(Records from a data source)
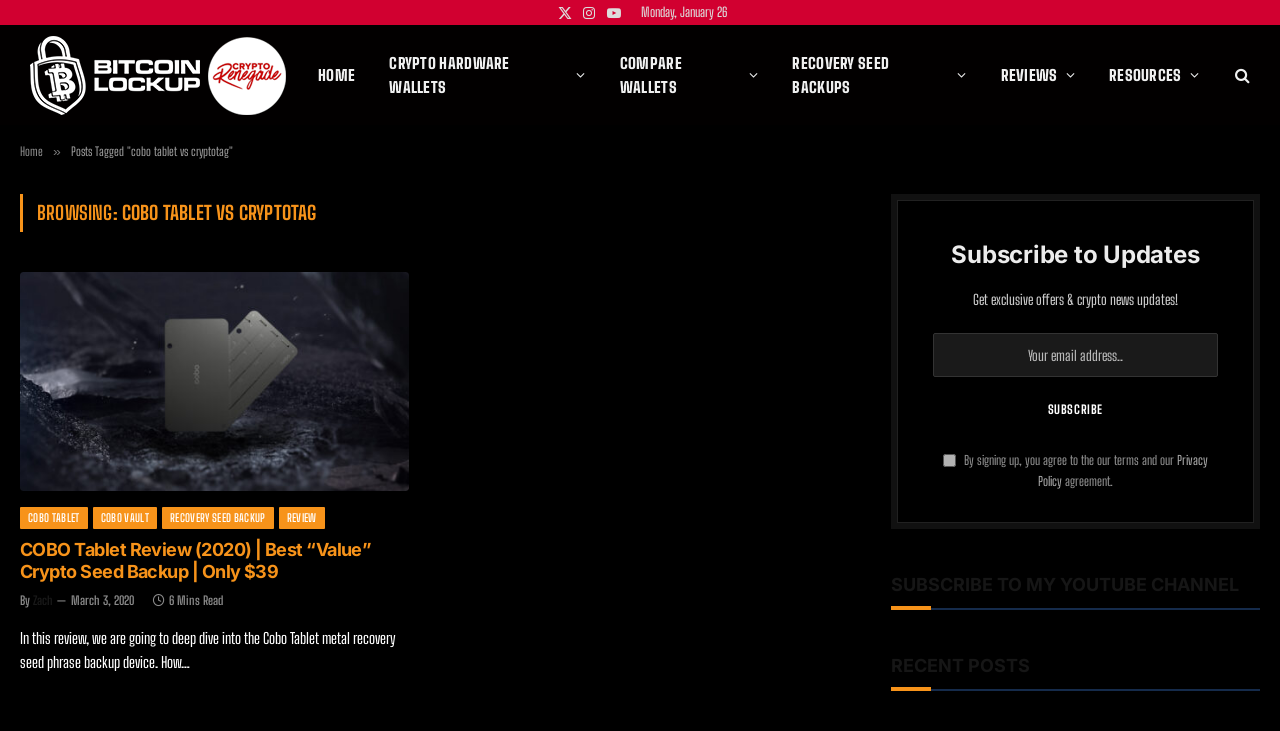

--- FILE ---
content_type: text/html; charset=utf-8
request_url: https://accounts.google.com/o/oauth2/postmessageRelay?parent=https%3A%2F%2Fbitcoinlockup.com&jsh=m%3B%2F_%2Fscs%2Fabc-static%2F_%2Fjs%2Fk%3Dgapi.lb.en.2kN9-TZiXrM.O%2Fd%3D1%2Frs%3DAHpOoo_B4hu0FeWRuWHfxnZ3V0WubwN7Qw%2Fm%3D__features__
body_size: 158
content:
<!DOCTYPE html><html><head><title></title><meta http-equiv="content-type" content="text/html; charset=utf-8"><meta http-equiv="X-UA-Compatible" content="IE=edge"><meta name="viewport" content="width=device-width, initial-scale=1, minimum-scale=1, maximum-scale=1, user-scalable=0"><script src='https://ssl.gstatic.com/accounts/o/2580342461-postmessagerelay.js' nonce="jpcmxrx32__PjY3-UygBcA"></script></head><body><script type="text/javascript" src="https://apis.google.com/js/rpc:shindig_random.js?onload=init" nonce="jpcmxrx32__PjY3-UygBcA"></script></body></html>

--- FILE ---
content_type: application/javascript; charset=UTF-8
request_url: https://bitcoinlockup.com/wp-content/cache/debloat/js/53d58c4f2fc2c1eeeeadf5f73c4b2dfc.js
body_size: 913
content:
(function(document,window){tenwebParallax=function(element,options){var defoultOptions={vertical_scroll:{active:!1,direction:'up',speed:4,},horizontal_scroll:{active:!1,direction:'right',speed:4,},transparency:{active:!1,direction:'in',speed:5,},blur:{active:!1,direction:'in',speed:10,},scale:{active:!1,direction:'in',speed:10,}}
this.element=element;var curOptions={};mergeOptions(options);this.layerDiv=createInnerDiv();this.options=curOptions;function mergeOptions(userOpt){curOptions=defoultOptions;if(typeof userOpt!=='object')
curOptions=defoultOptions;let optionsArray=Object.entries(userOpt);for(let i=0;i<optionsArray.length;i++){if(typeof optionsArray[i]==='object'&&typeof defoultOptions[optionsArray[i][0]]==='object'){if(typeof optionsArray[i][1]==='object'){if(typeof optionsArray[i][1].active!=='undefined'&&["on","yes","On","Yes",!0].includes(optionsArray[i][1].active))
curOptions[optionsArray[i][0]].active=!0;if(typeof optionsArray[i][1].speed!=='undefined'&&0<=optionsArray[i][1].speed<=10)
curOptions[optionsArray[i][0]].speed=optionsArray[i][1].speed;if(typeof optionsArray[i][1].direction!=='undefined'&&['in','out','up','down'].includes(optionsArray[i][1].direction))
curOptions[optionsArray[i][0]].direction=optionsArray[i][1].direction}}}}
function createInnerDiv(){var conteinerDiv=document.createElement('div');conteinerDiv.classList.add("tenweb-elementor-scrolling-effects-container");var layerDiv=document.createElement('div');layerDiv.classList.add("tenweb-elementor-scrolling-effects-layer");var style=element.currentStyle||window.getComputedStyle(element,null);layerDiv.style.backgroundImage=style.backgroundImage;layerDiv.style.backgroundPosition=style.backgroundPosition;layerDiv.style.backgroundRepeat=style.backgroundRepeat;layerDiv.style.backgroundSize=style.backgroundSize;conteinerDiv.appendChild(layerDiv);element.prepend(conteinerDiv);return layerDiv}}
tenwebParallax.prototype={vertical_transform:function(){if(this.options.vertical_scroll.active){this.layerDiv.style.height=(100+this.options.vertical_scroll.speed*100/10)+"%";if(this.isElementVisible()){var center=this.element.offsetHeight*this.options.vertical_scroll.speed/2/10;var backgroundScrolled=-(window.scrollY+window.innerHeight-this.element.offsetTop)*this.options.vertical_scroll.speed/4/10;if(this.options.vertical_scroll.direction=='down')
backgroundScrolled=-backgroundScrolled;return"translateY(calc(-"+center+"px + "+backgroundScrolled+"px))"}else{return''}}
return''},horizontal_transform:function(){if(this.options.horizontal_scroll.active){this.layerDiv.style.width=(100+this.options.horizontal_scroll.speed*100/10)+"%";if(this.isElementVisible()){var backgroundScrolled=(window.scrollY+window.innerHeight-this.element.offsetTop)*this.options.horizontal_scroll.speed/4/10;var center=this.element.offsetWidth*this.options.horizontal_scroll.speed/2/10;if(this.options.horizontal_scroll.direction=='left')
backgroundScrolled=-backgroundScrolled;return"translateX(calc(-"+center+"px + "+backgroundScrolled+"px))"}else{return''}}
return''},transparency:function(){if(this.options.transparency.active){if(this.isElementVisible()){opacity_value=(window.scrollY+window.innerHeight-this.element.offsetTop)/(this.element.offsetHeight+window.innerHeight)
opacity_value=opacity_value*(this.options.transparency.speed/10);if(this.options.transparency.direction=='out')
opacity_value=1-opacity_value;return opacity_value}else{return''}}
return''},blur:function(){if(this.options.blur.active){if(this.isElementVisible()){blur_value=(window.scrollY+window.innerHeight-this.element.offsetTop)/(this.element.offsetHeight+window.innerHeight)
blur_value=blur_value*this.options.blur.speed;if(this.options.blur.direction=='out')
blur_value=10-blur_value;return"blur("+blur_value+"px)"}else{return''}}
return''},scale:function(){if(this.options.scale.active){if(this.isElementVisible()){scale_value=(window.scrollY+window.innerHeight-this.element.offsetTop)/(this.element.offsetHeight+window.innerHeight)
scale_value=scale_value*(this.options.scale.speed)/10;scale_value=scale_value+1;if(this.options.scale.direction=='out')
scale_value=2-scale_value;return"scale("+scale_value+")"}else{return''}}
return''},onScroll:function(){var transform_options=this.vertical_transform();transform_options+=this.horizontal_transform();transform_options+=this.scale();this.layerDiv.style.transform=transform_options;this.layerDiv.style.opacity=this.transparency();this.layerDiv.style.filter=this.blur()},onResize:function(){var transform_options=this.vertical_transform();transform_options+=this.horizontal_transform();transform_options+=this.scale();this.layerDiv.style.transform=transform_options;this.layerDiv.style.opacity=this.transparency();this.layerDiv.style.filter=this.blur()},changePosition:function(){},isElementVisible:function(){var ElementPositionInfo=this.element.getBoundingClientRect();if(ElementPositionInfo.top+ElementPositionInfo.height>=0&&ElementPositionInfo.top<=(window.innerHeight||document.documentElement.clientHeight))
return!0;return!1},elementTopPosition:function(){return},elementBottomPosition:function(){return},addDisableBackgroundClass:function(){this.element.classList.add("tenweb-disable-background-image")},removeDisableBackgroundClass:function(){this.element.classList.remove("tenweb-disable-background-image")},start:function(){var self=this;this.onScroll=this.onScroll.bind(this);this.onResize=this.onResize.bind(this);this.addDisableBackgroundClass();window.addEventListener('scroll',this.onScroll);window.addEventListener('resize',this.onResize);self.onResize();return this},destroy:function(){this.layerDiv.parentElement.remove();this.removeDisableBackgroundClass();window.removeEventListener('scroll',this.onScroll);window.removeEventListener('resize',this.onResize)}}})(document,window)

#### [What is required]
With the pictures removed, return each record above exactly as given.

#### [Task solution]
--- FILE ---
content_type: text/html; charset=utf-8
request_url: https://accounts.google.com/o/oauth2/postmessageRelay?parent=https%3A%2F%2Fbitcoinlockup.com&jsh=m%3B%2F_%2Fscs%2Fabc-static%2F_%2Fjs%2Fk%3Dgapi.lb.en.2kN9-TZiXrM.O%2Fd%3D1%2Frs%3DAHpOoo_B4hu0FeWRuWHfxnZ3V0WubwN7Qw%2Fm%3D__features__
body_size: 158
content:
<!DOCTYPE html><html><head><title></title><meta http-equiv="content-type" content="text/html; charset=utf-8"><meta http-equiv="X-UA-Compatible" content="IE=edge"><meta name="viewport" content="width=device-width, initial-scale=1, minimum-scale=1, maximum-scale=1, user-scalable=0"><script src='https://ssl.gstatic.com/accounts/o/2580342461-postmessagerelay.js' nonce="jpcmxrx32__PjY3-UygBcA"></script></head><body><script type="text/javascript" src="https://apis.google.com/js/rpc:shindig_random.js?onload=init" nonce="jpcmxrx32__PjY3-UygBcA"></script></body></html>

--- FILE ---
content_type: application/javascript; charset=UTF-8
request_url: https://bitcoinlockup.com/wp-content/cache/debloat/js/53d58c4f2fc2c1eeeeadf5f73c4b2dfc.js
body_size: 913
content:
(function(document,window){tenwebParallax=function(element,options){var defoultOptions={vertical_scroll:{active:!1,direction:'up',speed:4,},horizontal_scroll:{active:!1,direction:'right',speed:4,},transparency:{active:!1,direction:'in',speed:5,},blur:{active:!1,direction:'in',speed:10,},scale:{active:!1,direction:'in',speed:10,}}
this.element=element;var curOptions={};mergeOptions(options);this.layerDiv=createInnerDiv();this.options=curOptions;function mergeOptions(userOpt){curOptions=defoultOptions;if(typeof userOpt!=='object')
curOptions=defoultOptions;let optionsArray=Object.entries(userOpt);for(let i=0;i<optionsArray.length;i++){if(typeof optionsArray[i]==='object'&&typeof defoultOptions[optionsArray[i][0]]==='object'){if(typeof optionsArray[i][1]==='object'){if(typeof optionsArray[i][1].active!=='undefined'&&["on","yes","On","Yes",!0].includes(optionsArray[i][1].active))
curOptions[optionsArray[i][0]].active=!0;if(typeof optionsArray[i][1].speed!=='undefined'&&0<=optionsArray[i][1].speed<=10)
curOptions[optionsArray[i][0]].speed=optionsArray[i][1].speed;if(typeof optionsArray[i][1].direction!=='undefined'&&['in','out','up','down'].includes(optionsArray[i][1].direction))
curOptions[optionsArray[i][0]].direction=optionsArray[i][1].direction}}}}
function createInnerDiv(){var conteinerDiv=document.createElement('div');conteinerDiv.classList.add("tenweb-elementor-scrolling-effects-container");var layerDiv=document.createElement('div');layerDiv.classList.add("tenweb-elementor-scrolling-effects-layer");var style=element.currentStyle||window.getComputedStyle(element,null);layerDiv.style.backgroundImage=style.backgroundImage;layerDiv.style.backgroundPosition=style.backgroundPosition;layerDiv.style.backgroundRepeat=style.backgroundRepeat;layerDiv.style.backgroundSize=style.backgroundSize;conteinerDiv.appendChild(layerDiv);element.prepend(conteinerDiv);return layerDiv}}
tenwebParallax.prototype={vertical_transform:function(){if(this.options.vertical_scroll.active){this.layerDiv.style.height=(100+this.options.vertical_scroll.speed*100/10)+"%";if(this.isElementVisible()){var center=this.element.offsetHeight*this.options.vertical_scroll.speed/2/10;var backgroundScrolled=-(window.scrollY+window.innerHeight-this.element.offsetTop)*this.options.vertical_scroll.speed/4/10;if(this.options.vertical_scroll.direction=='down')
backgroundScrolled=-backgroundScrolled;return"translateY(calc(-"+center+"px + "+backgroundScrolled+"px))"}else{return''}}
return''},horizontal_transform:function(){if(this.options.horizontal_scroll.active){this.layerDiv.style.width=(100+this.options.horizontal_scroll.speed*100/10)+"%";if(this.isElementVisible()){var backgroundScrolled=(window.scrollY+window.innerHeight-this.element.offsetTop)*this.options.horizontal_scroll.speed/4/10;var center=this.element.offsetWidth*this.options.horizontal_scroll.speed/2/10;if(this.options.horizontal_scroll.direction=='left')
backgroundScrolled=-backgroundScrolled;return"translateX(calc(-"+center+"px + "+backgroundScrolled+"px))"}else{return''}}
return''},transparency:function(){if(this.options.transparency.active){if(this.isElementVisible()){opacity_value=(window.scrollY+window.innerHeight-this.element.offsetTop)/(this.element.offsetHeight+window.innerHeight)
opacity_value=opacity_value*(this.options.transparency.speed/10);if(this.options.transparency.direction=='out')
opacity_value=1-opacity_value;return opacity_value}else{return''}}
return''},blur:function(){if(this.options.blur.active){if(this.isElementVisible()){blur_value=(window.scrollY+window.innerHeight-this.element.offsetTop)/(this.element.offsetHeight+window.innerHeight)
blur_value=blur_value*this.options.blur.speed;if(this.options.blur.direction=='out')
blur_value=10-blur_value;return"blur("+blur_value+"px)"}else{return''}}
return''},scale:function(){if(this.options.scale.active){if(this.isElementVisible()){scale_value=(window.scrollY+window.innerHeight-this.element.offsetTop)/(this.element.offsetHeight+window.innerHeight)
scale_value=scale_value*(this.options.scale.speed)/10;scale_value=scale_value+1;if(this.options.scale.direction=='out')
scale_value=2-scale_value;return"scale("+scale_value+")"}else{return''}}
return''},onScroll:function(){var transform_options=this.vertical_transform();transform_options+=this.horizontal_transform();transform_options+=this.scale();this.layerDiv.style.transform=transform_options;this.layerDiv.style.opacity=this.transparency();this.layerDiv.style.filter=this.blur()},onResize:function(){var transform_options=this.vertical_transform();transform_options+=this.horizontal_transform();transform_options+=this.scale();this.layerDiv.style.transform=transform_options;this.layerDiv.style.opacity=this.transparency();this.layerDiv.style.filter=this.blur()},changePosition:function(){},isElementVisible:function(){var ElementPositionInfo=this.element.getBoundingClientRect();if(ElementPositionInfo.top+ElementPositionInfo.height>=0&&ElementPositionInfo.top<=(window.innerHeight||document.documentElement.clientHeight))
return!0;return!1},elementTopPosition:function(){return},elementBottomPosition:function(){return},addDisableBackgroundClass:function(){this.element.classList.add("tenweb-disable-background-image")},removeDisableBackgroundClass:function(){this.element.classList.remove("tenweb-disable-background-image")},start:function(){var self=this;this.onScroll=this.onScroll.bind(this);this.onResize=this.onResize.bind(this);this.addDisableBackgroundClass();window.addEventListener('scroll',this.onScroll);window.addEventListener('resize',this.onResize);self.onResize();return this},destroy:function(){this.layerDiv.parentElement.remove();this.removeDisableBackgroundClass();window.removeEventListener('scroll',this.onScroll);window.removeEventListener('resize',this.onResize)}}})(document,window)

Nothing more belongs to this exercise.